After six years, Trump brings his election obsession to primetime at the White House
In the weeks after Trump lost to Joe Biden in 2020, the people Trump appointed to run the Department of Justice, cybersecurity agencies and intelligence departments all said the same thing — the election was fair, legitimate and free of major fraud or foreign interference.
In his second term, Trump has tried to use the levers of power to rewrite that well-settled history, something he’s expected to try again Thursday night with an address to the nation.
He’s already appointed loyalists who’ve echoed his false claims that the 2020 election was stolen and made clear he expects everyone to follow his lead.
In an indication of how fealty to Trump’s lies has become a litmus test for his administration, many of his nominees have steadfastly refused to directly answer the question of who won in 2020, preferring to tersely note that Biden became president.
Trump is taking longer to approve disaster aid and denying Democratic states more frequently
When major disasters strike, Americans are routinely waiting weeks — or even months — to receive presidential approval for aid. And if they live in a state that didn’t support President Trump, chances are greater that aid will be denied.
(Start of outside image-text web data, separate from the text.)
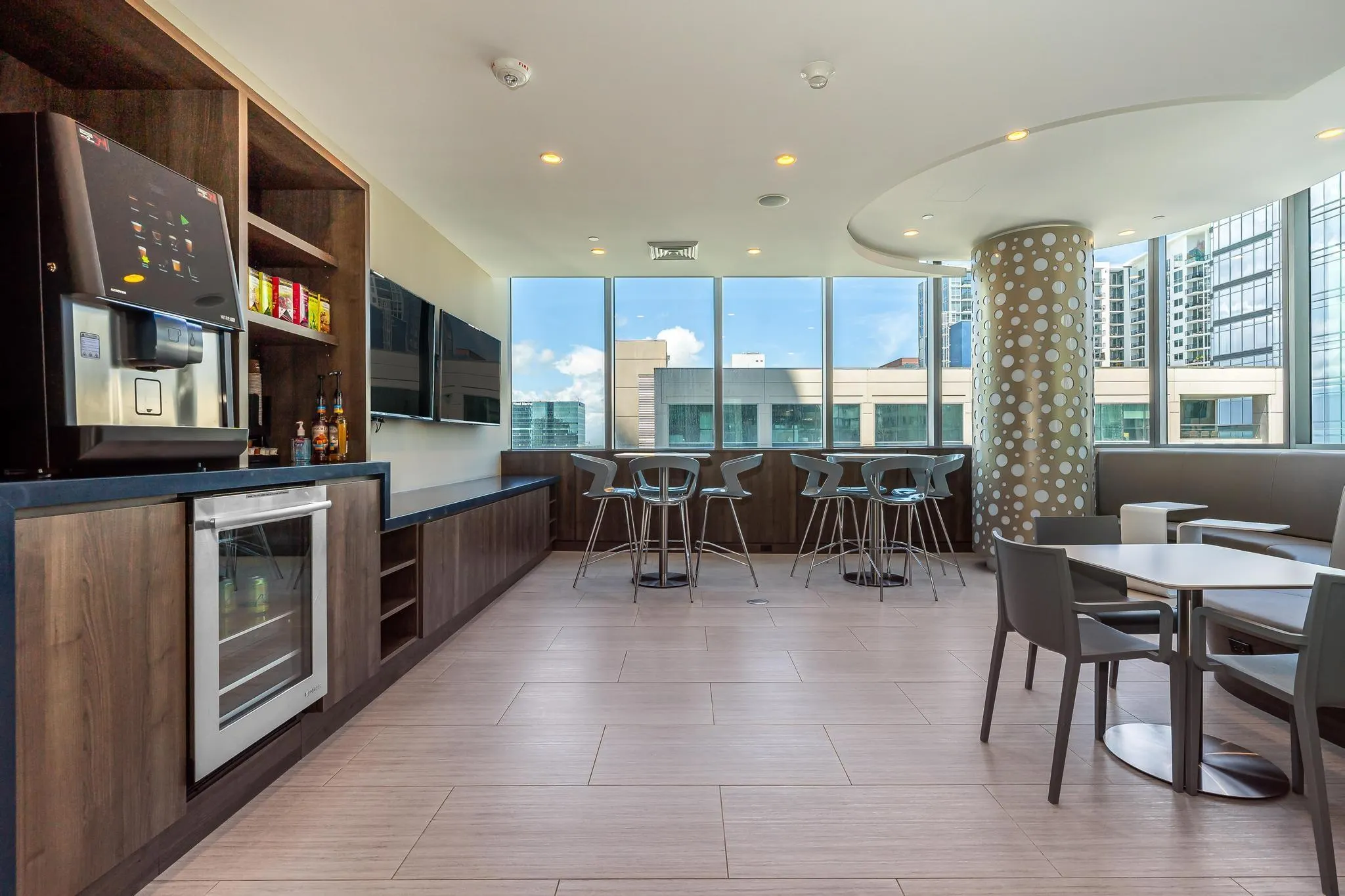 100 E Las Olas Blvd, #4604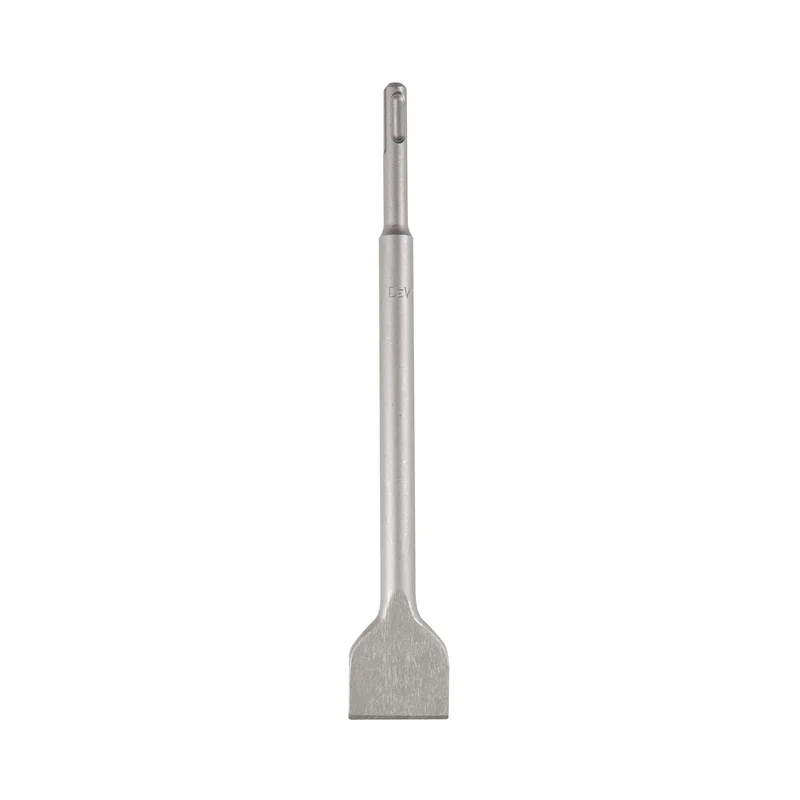 Flat Chisel 1-1/2" X 10" SDS Plus Dewalt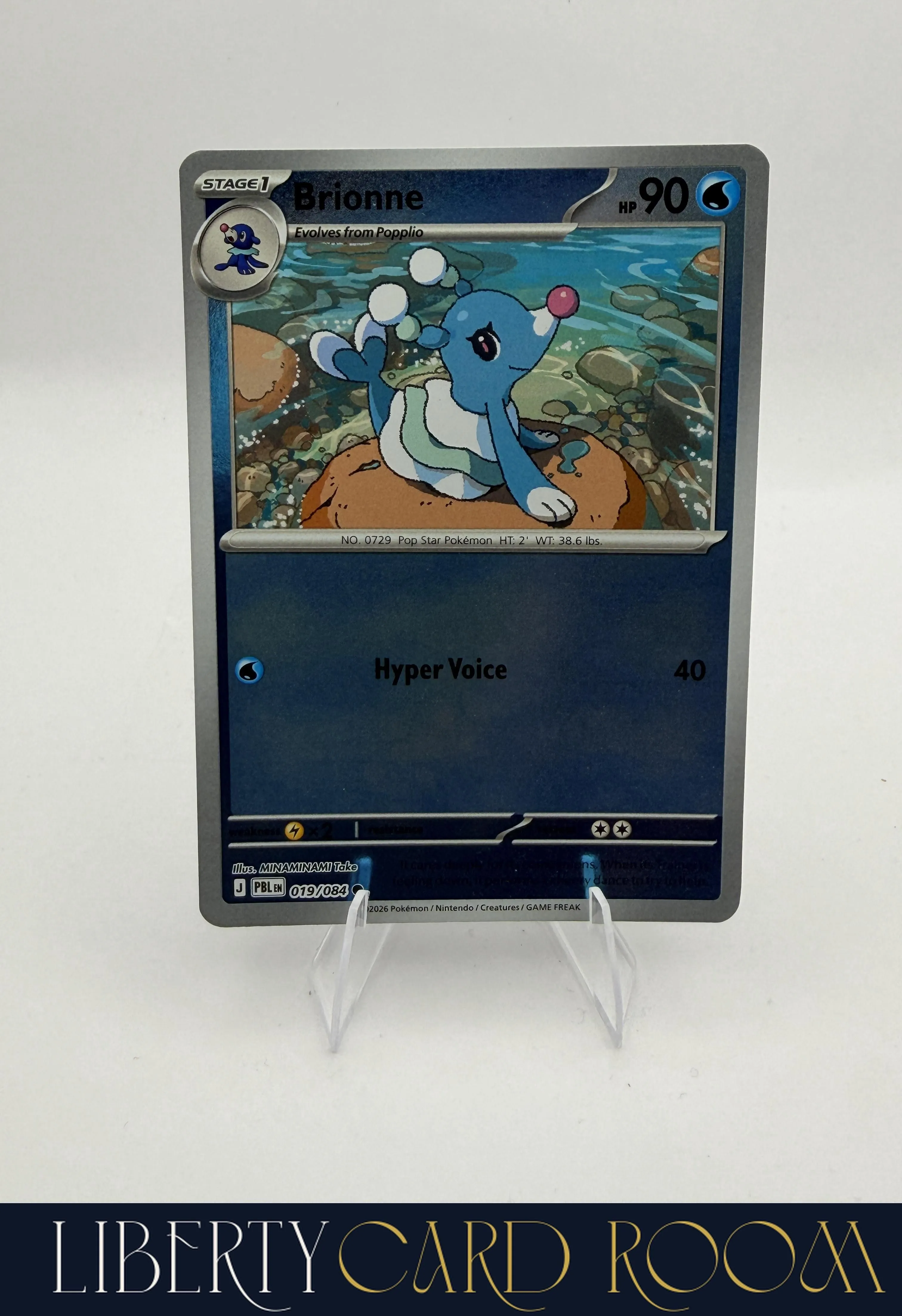 Card image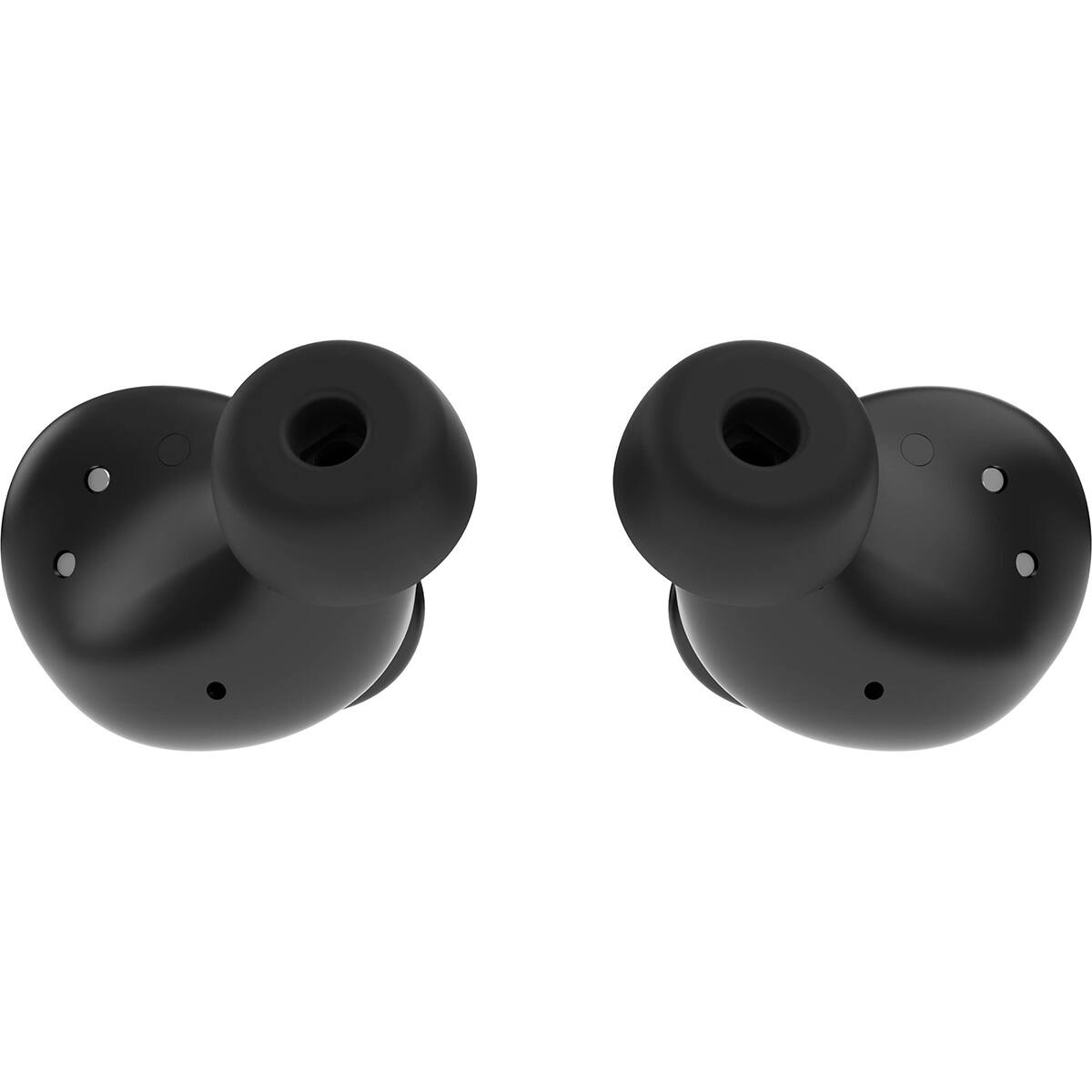 Alt View 3. Mackie - Mackie MP-20TWS True Wireless Noise-Canceling Earbuds.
Since taking office last year, Trump has approved about 65 requests for major disaster declarations and denied more than two dozen others from states, tribes or territories seeking federal financial assistance following hurricanes, tornadoes, storms, floods and fires.
Trump has taken longer on average to approve disaster requests than any other president, according to an Associated Press analysis of data dating back to 1989, when a federal law setting new parameters for disaster determinations was implemented. And no other president has such a disparity in denials between states that supported him politically and those that did not.
Trump is expected to make election conspiracies a focus of his national address
President Donald Trump is set to address the nation Thursday night on topics he said will include elections and voting machines, suggesting he’s likely to revisit some of the unproven claims he’s previously made about Republican losses, particularly his own in 2020.
Trump’s fixation on his loss to Democrat Joe Biden six years ago and the long-debunked theories he’s circulated about it are something he still brings up regularly when discussing other subjects. But elevating the deeply political and conspiratorial topics to a presidential primetime address underscores the lengths to which Trump has used his second term to both blow past norms and fixate on old grievances.
Trump has offered only vague details about the address, scheduled for 9 p.m. When asked by a reporter Tuesday if it would concern “election machines and integrity,” Trump said it would “concern that subject” and “we’ll have a couple of other things to say also.”